On the $p$-adic $L$-function and Iwasawa Main Conjecture for an Artin motive over a CM field
Takashi Hara, Tadashi Ochiai
TL;DR
This work constructs a multi-variable p-adic Artin L-function for Artin motives over CM fields by combining Katz–Hida–Tilouine p-adic Hecke L-functions with Brauer induction to handle arbitrary Artin representations. It develops a gluing mechanism across intermediate CM fields, matches local epsilon and period factors, and extends Davenport–Hasse type Gauss-sum identities to truncated Witt vector settings to control interpolation. The main results prove integrality of the p-adic Artin L-function in the Iwasawa algebra and establish (under a broad IMC-compatibility hypothesis) the Iwasawa main conjecture for these Artin representations in the CM setting.

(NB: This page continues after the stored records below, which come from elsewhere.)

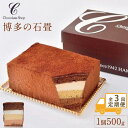 【ふるさと納税】【定期便全3回】博多の石畳 500g | 菓子 おかし スイーツ デザート 食品 人気 おすすめ 送料無料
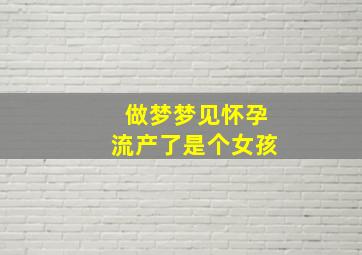 做梦梦见怀孕流产了是个女孩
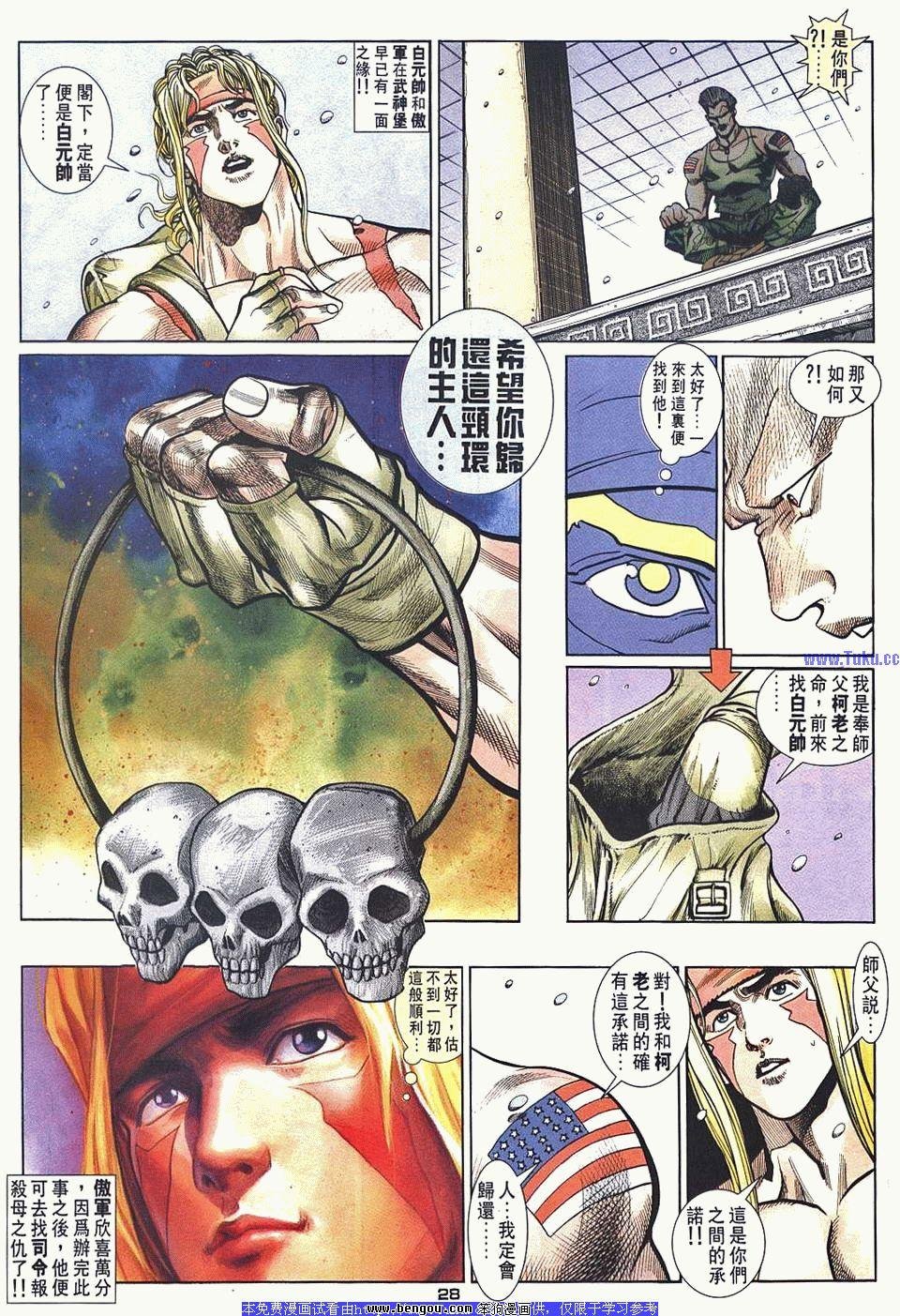 第33卷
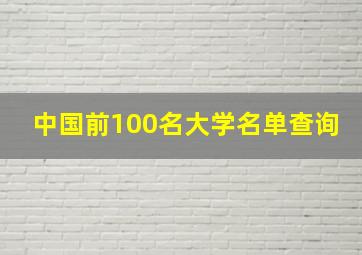 中国前100名大学名单查询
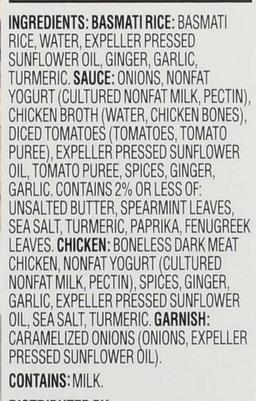 Product thumb gallery 2315852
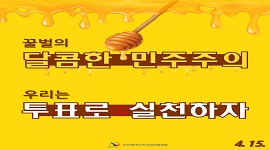제21대 국회의원선거 카드뉴스 ⑥ - 멸망이냐? 생존이냐? 꿀벌에게 배우자! 투표하는 이유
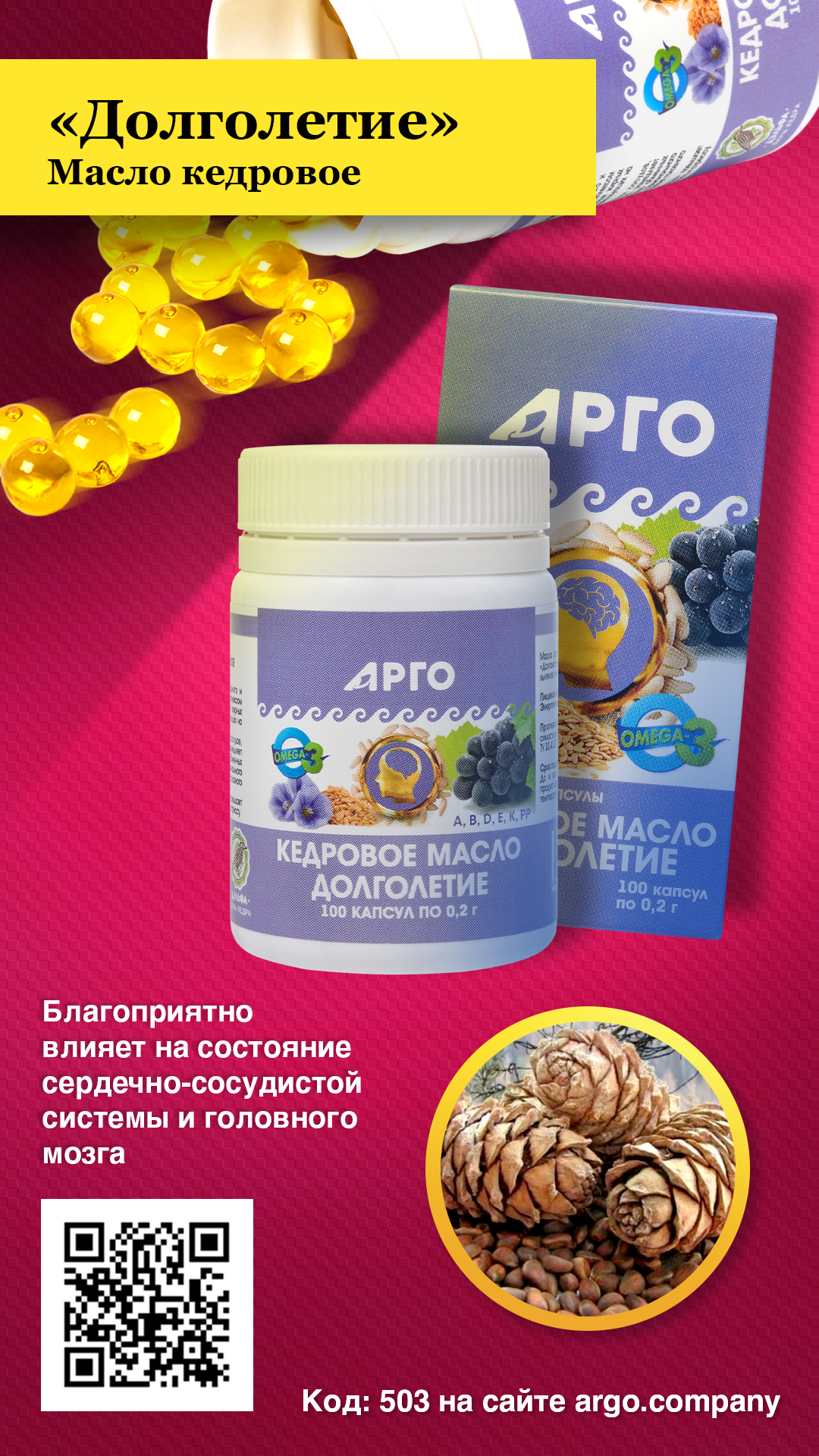 Масло кедровое «Долголетие», капсулы, 100 шт — изображение 4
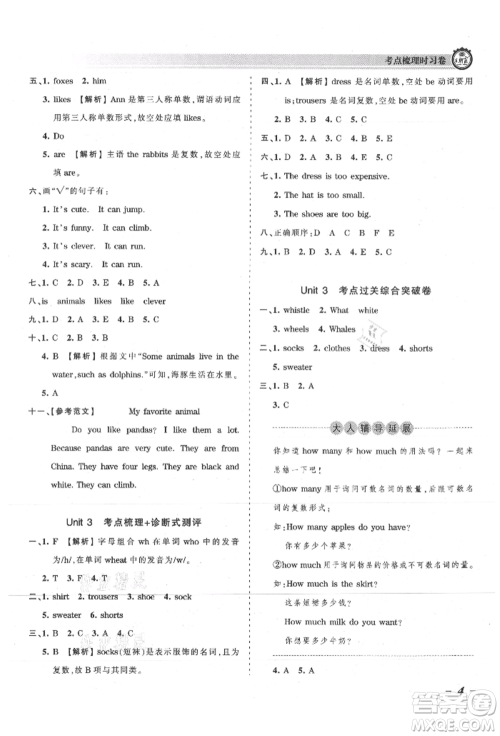 江西人民出版社2021王朝霞考点梳理时习卷五年级上册英语北师大版参考答案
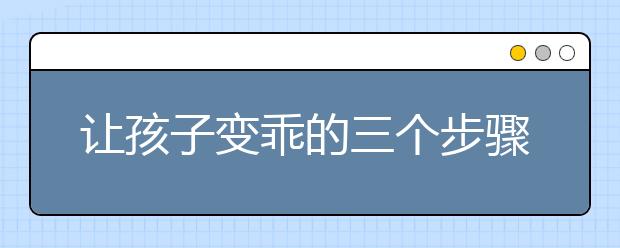 让孩子变乖的三个步骤
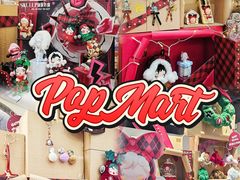 -泡泡玛特POPMART(壹号店)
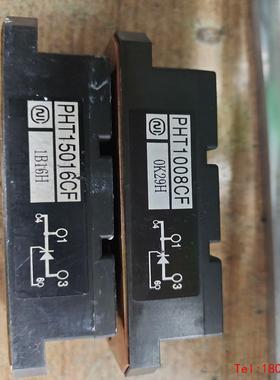 【非标价】pht1008cf pht15016cf 拆机包好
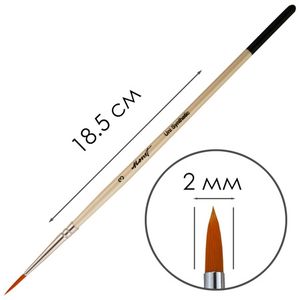 Пензлик кругла синтетика Monet Uni R3 (MR3)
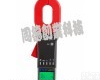 DL-ETCR2000C 多功能钳形<em>接地电阻仪</em>（长钳口/钳形<em>接地电阻仪</em>/<em>接地电阻仪</em>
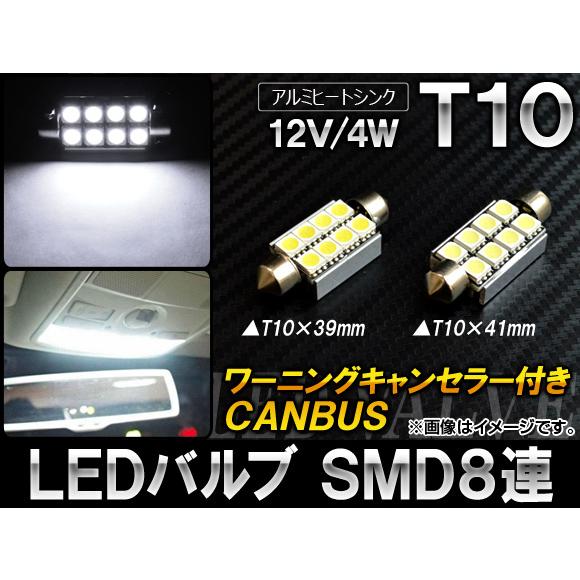 AP LEDバルブ CANBUS対応 T10 SMD 8連 4W 12V 選べる2サイズ AP-CB...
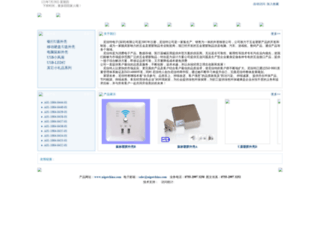 nigatchina.com screenshot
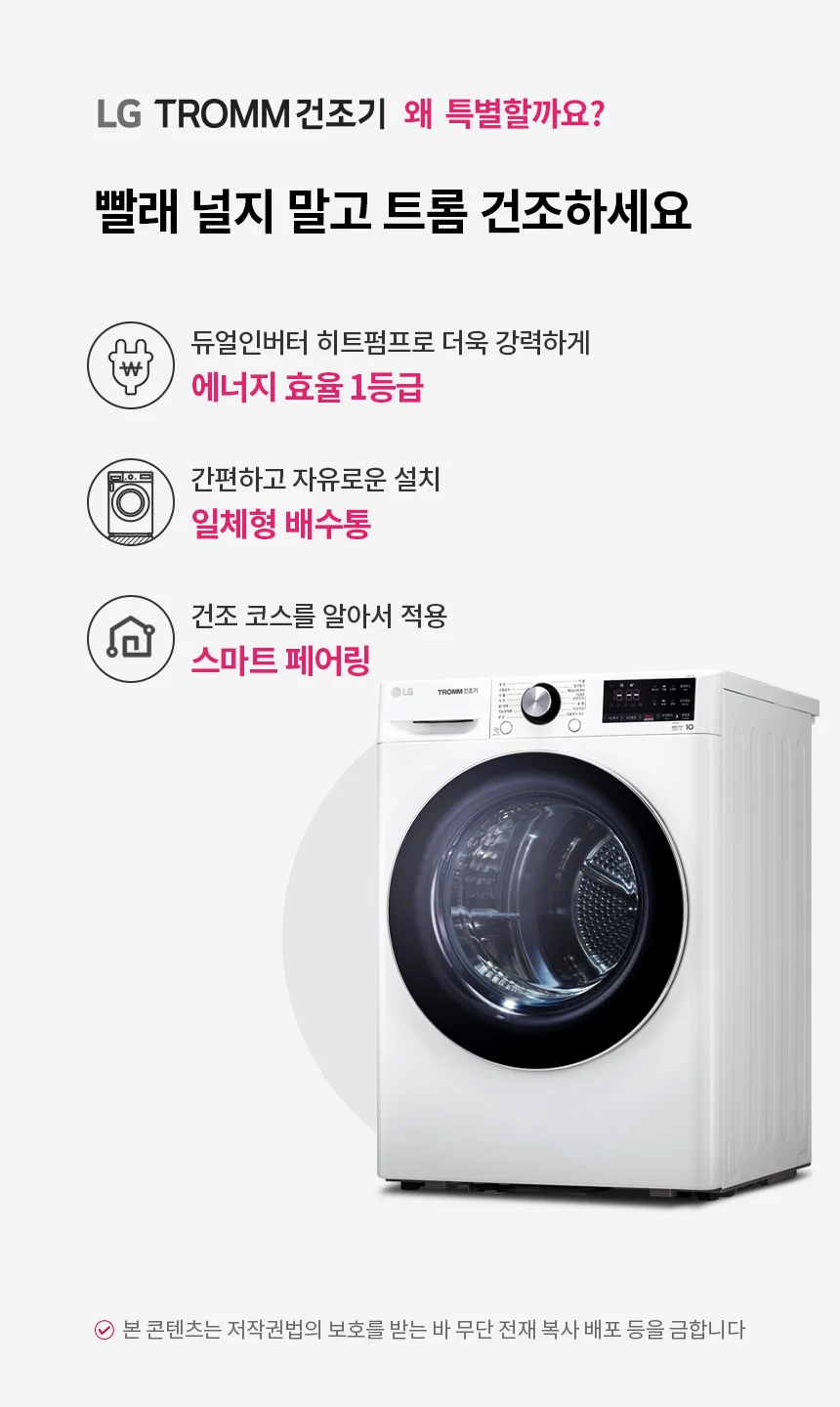 상품 상세 이미지 1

The approach generalizes Greenberg’s one-variable theory from totally real fields to CM fields and provides a framework for non-commutative Iwasawa theory via a careful descent of characteristic ideals and period–epsilon factor matching.
Abstract
For an algebraic Hecke character defined on a CM field $F$ of degree $2d$, Katz constructed a $p$-adic $L$-function of $d+1+δ_{F,p}$ variables in his innovative paper published in 1978, where $δ_{F,p}$ denotes the Leopoldt defect for $F$ and $p$. In the present article, we generalise the result of Katz under several technical conditions (containing the absolute unramifiedness of $F$ at $p$), and construct a $p$-adic Artin $L$-function of $d+1+δ_{F,p}$ variables, which interpolates critical values of the Artin $L$-function associated to a $p$-unramified Artin representation of the absolute Galois group $G_F$. Our construction is an analogue over a CM field of Greenberg's construction over a totally real field, but there appear new difficulties which do not matter in Greenberg's case.